Forget about all the shoes, toys and other exports. China might soon have another thing to offer the world — a recession.
That is the prediction from Ruchir Sharma, head of emerging markets at Morgan Stanley Investment Management, who said a continuation of China’s slowdown in the next years might drag global economic growth below 2 percent, a threshold he views as equivalent to a world recession. It would be the first global slump in the past 50 years without the US contracting.
“The next global recession will be made by China,” Sharma, who manages more than US$25 billion, said in an interview at Bloomberg’s headquarters in New York. “Over the next couple of years, China is likely to be the biggest source of vulnerability for the global economy.”
While China’s growth is slowing, the nation’s influence has increased after it became the world’s second-largest economy. China accounted for 38 percent of the global growth last year, up from 23 percent in 2010, according to Morgan Stanley. It is the world’s largest importer of copper, aluminum and cotton, and the biggest trading partner for nations from Brazil to South Africa.
The IMF last week cut its forecast for global growth this year to 3.3 percent, down from an estimate of 3.5 percent in April, citing weakness in the US. While the Washington-based lender left its projection on China unchanged at 6.8 percent, the slowest since 1990, it said “greater difficulties” in the nation’s transition to a new growth model poses a risk to the global recovery.
China’s economy would continue slowing as the nation struggles to reduce its debt, Sharma said.
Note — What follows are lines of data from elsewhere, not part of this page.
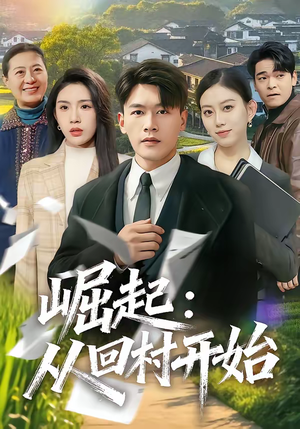 崛起：从回村开始（85集）免费观看全集的短剧网站推荐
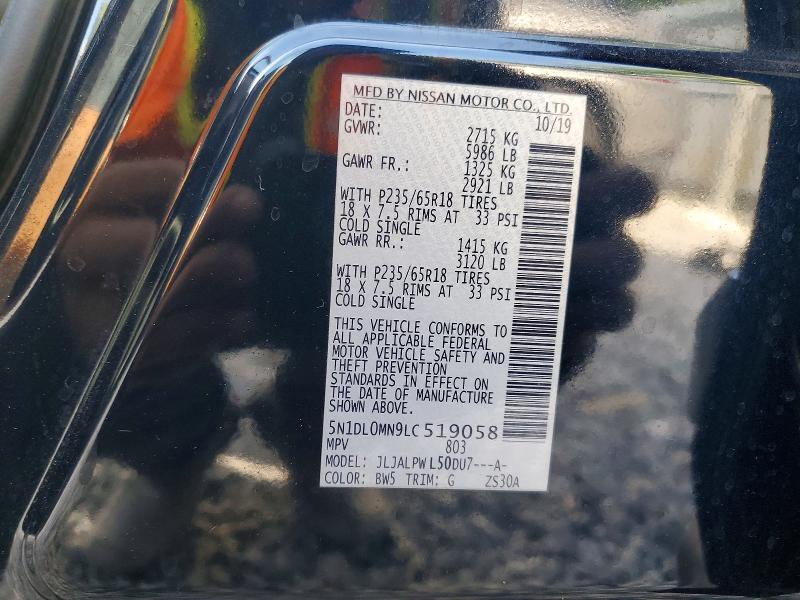 Продаж на аукціоні авто 2020 Infiniti Qx60, vin: 5N1DL0MN9LC519058, номер лоту: 50716286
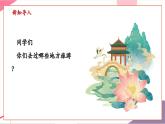 【新教材核心素養(yǎng)】人音版音樂(lè)七年級(jí)上冊(cè)第6單元《客家之歌》（教學(xué)課件+同步教案+素材）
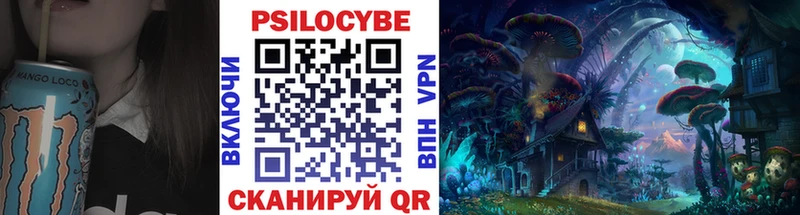 Псилоцибиновые грибы мухоморы  Купить где  Сковородино 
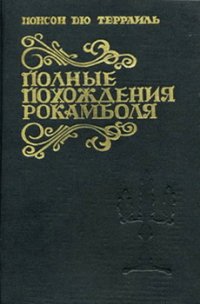 Живой мертвец - дю Террайль Понсон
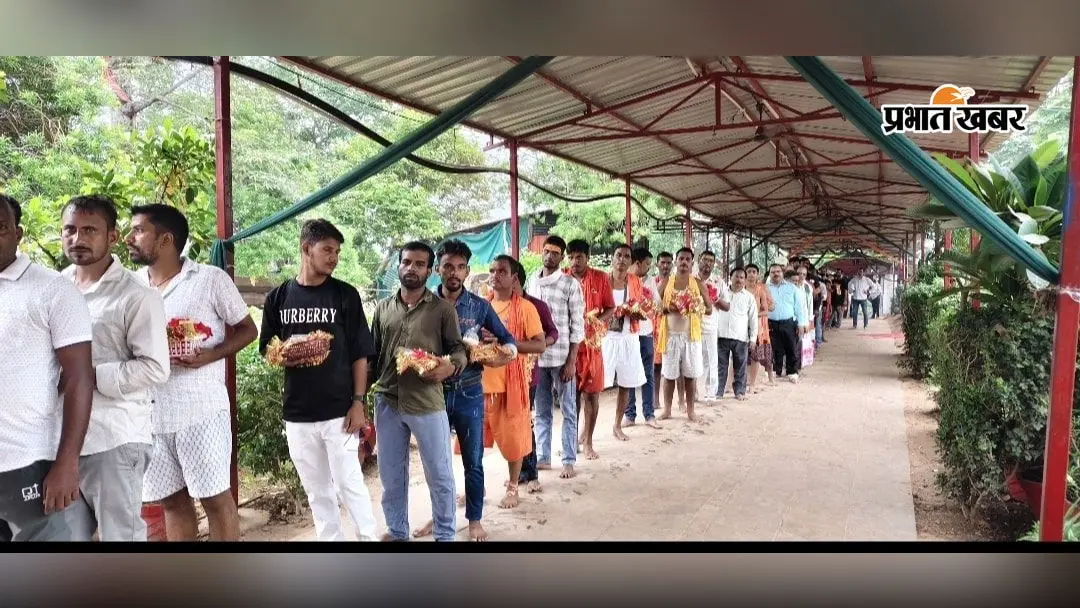 सावन की आखिरी सोमवारी पर कैमूर के महामंडलेश्वर धाम में भारी भीड़, लगभग सवा लाख भक्तों ने किया जलाभिषेक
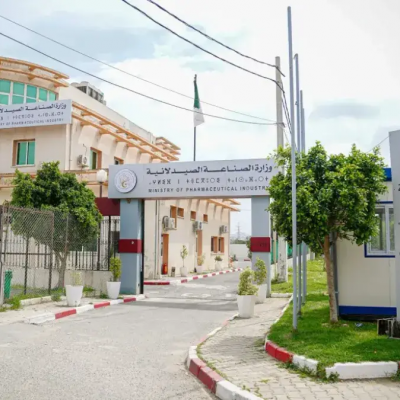 وزارة الصناعة الصيدلانية 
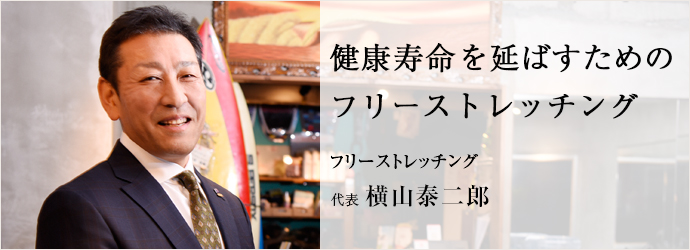 健康寿命を延ばすための　フリーストレッチング
フリーストレッチング 代表 横山泰二郎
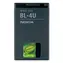 Nokia baterie BL-4U / Li-Ion / 1000 mAh / bulk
An additional 2 percentage-point slowdown would be enough to tip the world into a recession, he said.
The global expansion, measured by market exchange rates, has slipped below 2 percent during five different periods over the past 50 years, most recently in 2008 and 2009. All the previous world recessions have coincided with contractions in the US economy.
China’s US$6.8 trillion equity market roiled global investors over the past few weeks after a year-long rally accompanied by record borrowing and surging valuations ended in a bear market.
The Shanghai Composite Index slumped more than 30 percent in four weeks through Wednesday last week, wiping almost US$4 trillion in market value. The unprecedented government intervention used to bolster the market failed to inspire confidence until last week, when regulators banned major shareholders from selling shares for six months and allowed more than half of listed firms to suspend trading.
The market collapse has challenged some investors’ long-held conviction that the Chinese authorities have an adequate grip on the economy and markets, and that the government is always able to achieve its goals, Sharma said.
“What happened in China last week was so significant in that for the first time you’ve got this sign that something is out of control,” Sharma said. “Confidence damage is going to last for a while.”